Danach lässt sich der BGH-Rechtsprechung jedenfalls keineswegs entnehmen, dass auch eine nachbarrechtliche Norm wie § 917 Abs. 1 BGB oder § 7 e NRG BW als Anspruchsgrundlage für die Verpflichtung zur Abgabe einer Baulasterklärung genügen könnte.

(2) Belege aus sonstiger Rechtsprechung und Schrifttum, die die klägerische Rechtsauffassung stützen würden, sind dem Senat nicht ersichtlich. Vielmehr lassen sich gegenteilige Belege darstellen.

§ 7 e NRG BW stellt eine nach Art. 124 EGBGB zugelassene Ausprägung des allgemeinen Notwegrechts nach § 917 Abs. 1 BGB dar (vgl. Dehner, Nachbarrecht, 6. Aufl., 1981, § 27 S. 604; Vetter/Karremann/Kahl, Das Nachbarrecht in Baden-Württemberg, 16. Aufl., § 7 e Bemerkung 1; vgl. auch Palandt/Bassenge, 62. Aufl., § 917 Rn. 1). In der Literatur wird vertreten, dass Notwegrechte keine ausreichende und tragfähige Grundlage für die Anerkennung einer Verpflichtung zur Abgabe einer Bau-lasterklärung darstellen (vgl. Masloh NJW 1995, 1993, 1995). Der VGH Baden-Württemberg (BRS Nr. 160) hat eine aus dem Notwegrecht nach § 917 BGB fließende (öffentlich-rechtliche) Verpflichtung der Beklagten zur Übernahme einer Baulast abgelehnt. Dem tritt der Senat bei.
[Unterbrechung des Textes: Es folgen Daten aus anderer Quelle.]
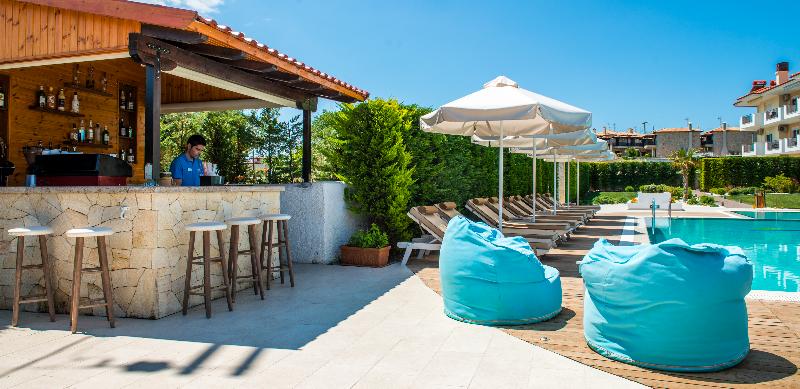Lagaria Hotel - Bar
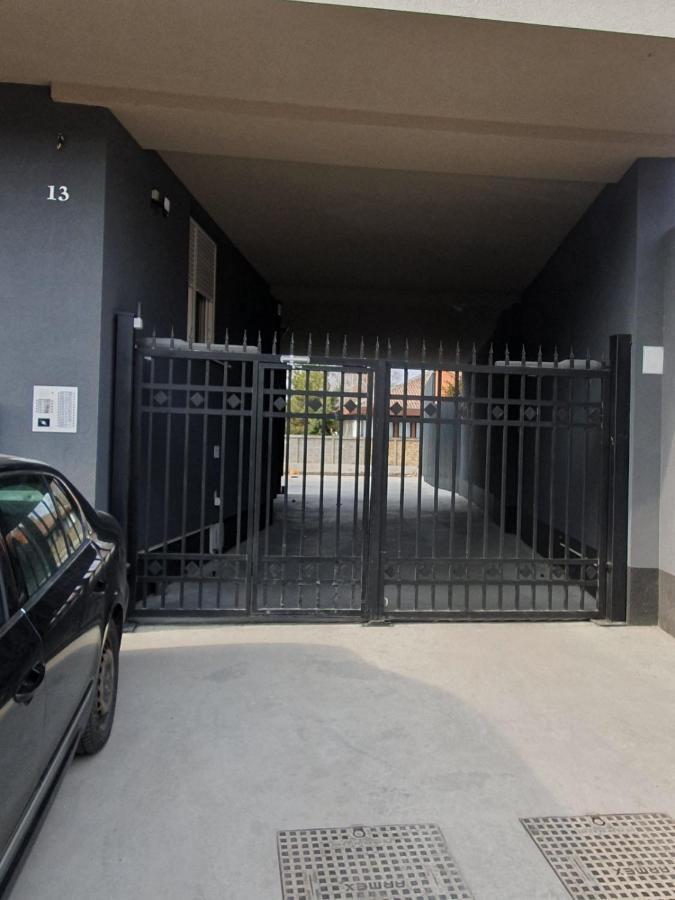 Apartment No 11 سوبوتيتْسا المظهر الخارجي الصورة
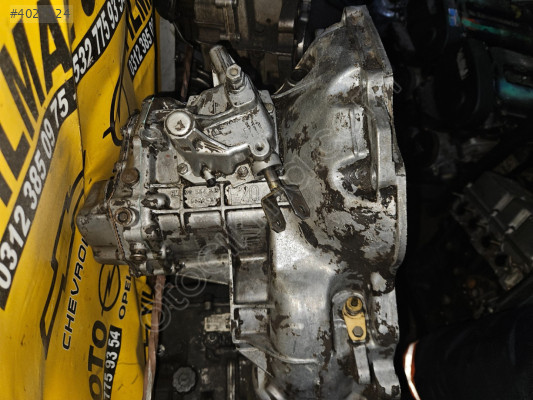 OPEL VECTRA A GT F20 ÇIKMA ŞANZIMAN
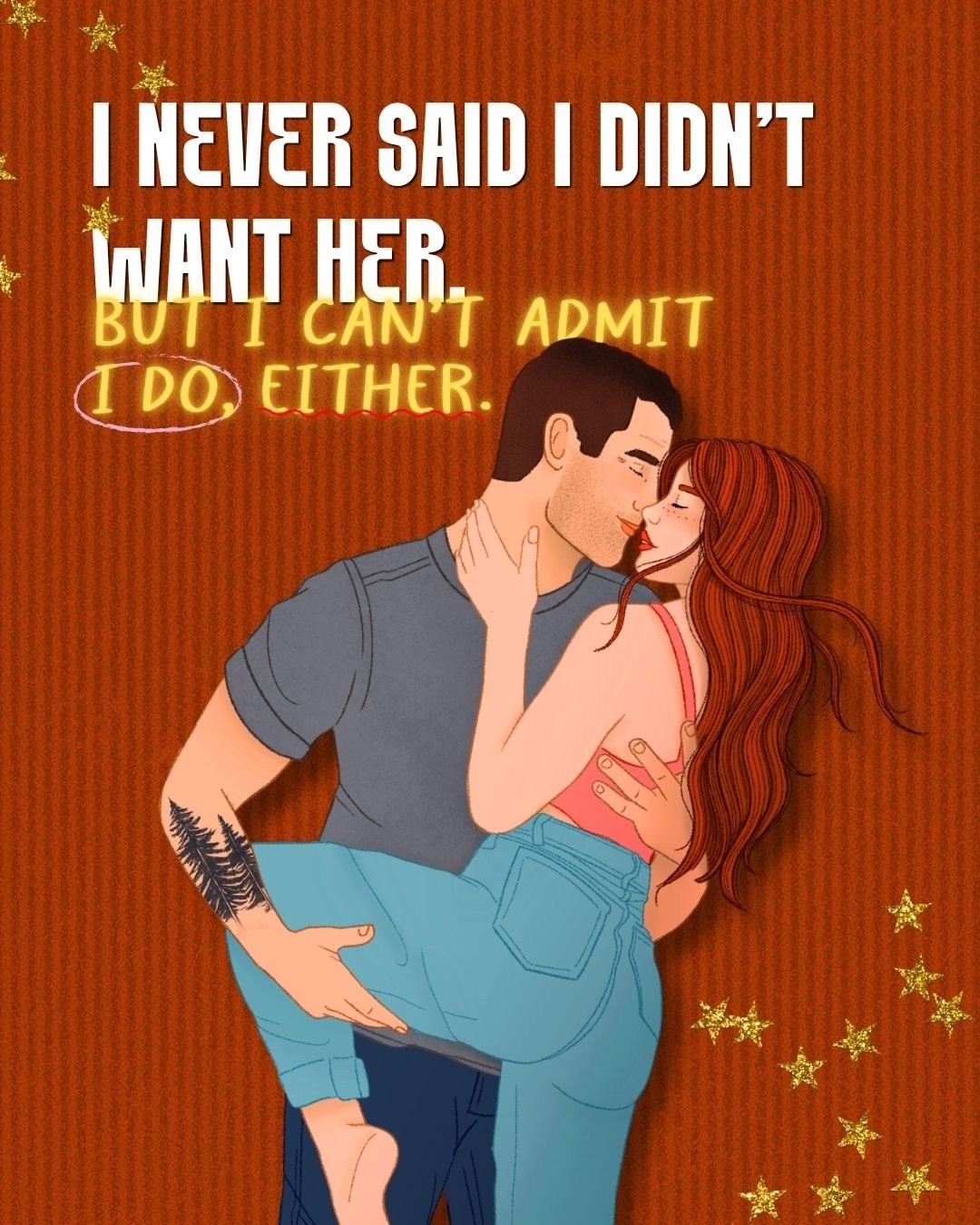 Grady, the sweet man who thinks he doesn&rsquo;t really deserve her. Spoiler alert: there&rsquo;s no one more deserving!!!

Every Chance After is a story where the meet cute is not so cute, more like tragic, and the grumpy vet crashes (literally) int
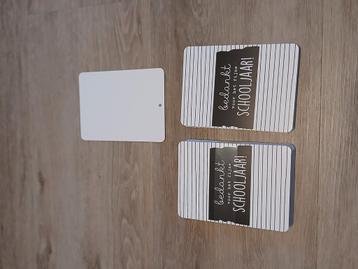 75 kaarten bedankje cadeau juf of meester webshop beschikbaar voor biedingen
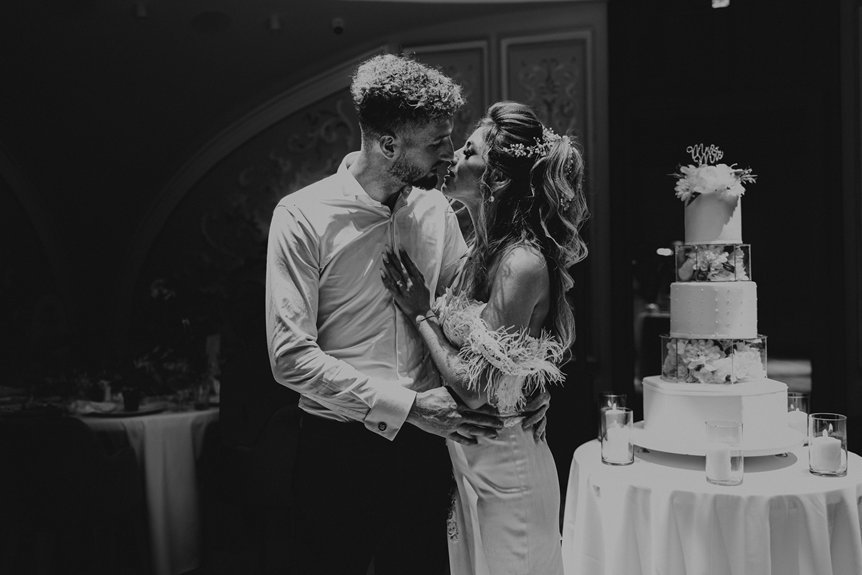 michele morrone wife marriage life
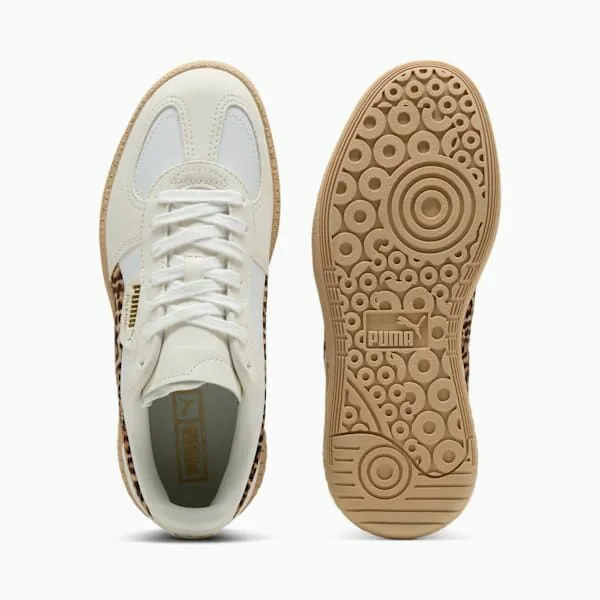 Puma Lifestyle Palermo Moda Elevated Leo 039s Sneakers Warm Whitelight Sand 8211 Women Puma Lifestyle Palermo Moda Elevated Leo 039s Sneakers Warm Whitelight Sand 8211 Women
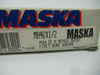 Maska MA40X1/2 Fixed Bore Sheave 1/2" Bore Cast Iron NEW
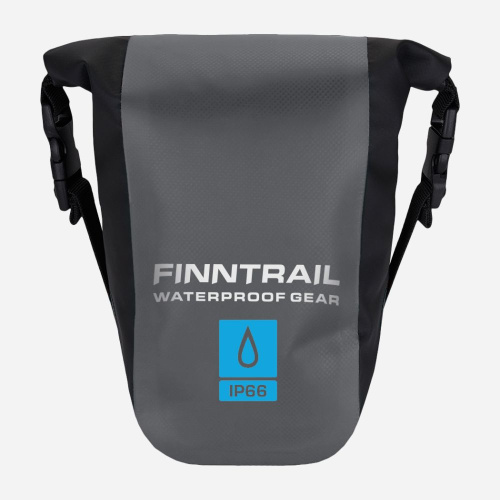 Finntrail Гермосумка Beltbag 1726 Grey в Владивостоке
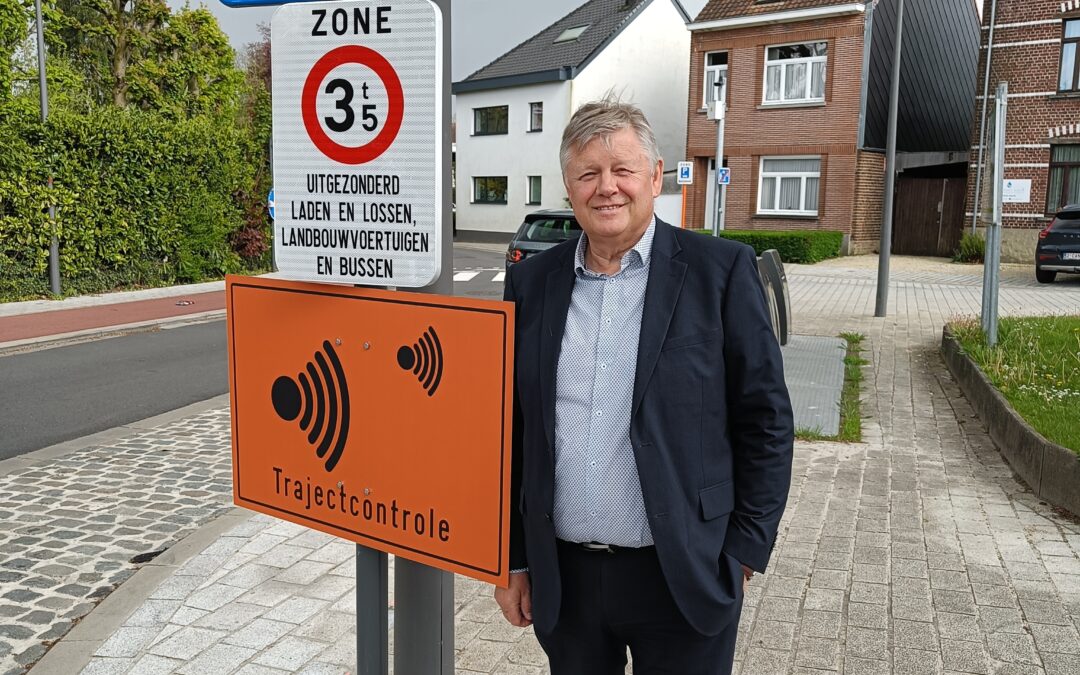 Trajectcontroles verhogen wel degelijk de verkeersveiligheid!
Notwegrechte (§ 917 BGB, § 7 e NRG BW) begründen rein privatrechtliche Duldungspflichten zwischen Nachbarn, die zudem durch Gewährung einer Entschädigung zu kompensieren sind (vgl. § 917 Abs. 2 BGB: Notwegrente; vgl. auch §§ 7 e Abs. 1 S. 3, Abs. 3 NRG BW). Damit lässt sich eine korrespondierende Verpflichtung des belasteten Grundstücks zur Abgabe einer Baulast nicht vereinbaren.

2.

Danach kann die Klägerin keinesfalls vom Beklagten die Abgabe der Baulast hinsichtlich der Führung der Entwässerungsleitungen verlangen. Eine Baulast mit diesem Inhalt ist nämlich vom Inhalt der bewilligten Grunddienstbarkeit (Wegerecht) nicht mehr gedeckt, geht vielmehr vom Umfang darüber hinaus.

Aber auch ein Anspruch auf die Abgabe einer Baulasterklärung hinsichtlich der Duldung der Zufahrt (Wegerecht) steht der Klägerin jedenfalls derzeit nicht zu. Zwar würde sich diese Baulast wohl innerhalb des Rahmens und des Zwecks der bestehenden Grunddienstbarkeit halten. Es steht jedoch fest, dass die Klägerin das von ihr erstrebte Ziel (Genehmigungsfähigkeit des Bauvorhabens gemäß Bauvorbescheid vom 20.11.2000) mit diesem ihr rechtlich allenfalls zustehenden Inhalt einer Baulast (Wegerecht) derzeit nicht erreichen kann. Denn dazu wäre nach dem Schreiben der Stadt vom 18.12.2000 (A 275) - zusätzlich - ein rechtskräftiger Duldungstitel gemäß § 7 e NRG BW erforderlich. Ein solcher kann im vorliegenden Verfahren nicht erzielt werden, nachdem die Klägerin ihren Hilfsantrag nicht gestellt hat und wegen der Notwendigkeit einer Anschlussberufung gemäß § 524 ZPO nach Ablauf der in § 524 Abs. 1 S. 2 ZPO genannten Frist auch nicht mehr wirksam stellen konnte. Die Klage musste daher insgesamt abgewiesen werden.

Der Klägerin ist es unbenommen, den Duldungsanspruch gemäß § 7 e NRG BW in Verbindung mit dem rechtlich möglichen und zulässigen Inhalt einer Baulasterklärung in einem neuen Klageverfahren geltend zu machen.

Die Nebenentscheidungen beruhen auf §§ 91, 708 Nr. 10, 713 ZPO.

Revisionszulassungsgründe gemäß § 543 ZPO n.F. bestehen nicht.

Der Schriftsatz der Klägervertreter vom 3.4.2003 gibt keine Veranlassung zur Wiedereröffnung der mündlichen Verhandlung, §§ 525, 296 a, 156 ZPO.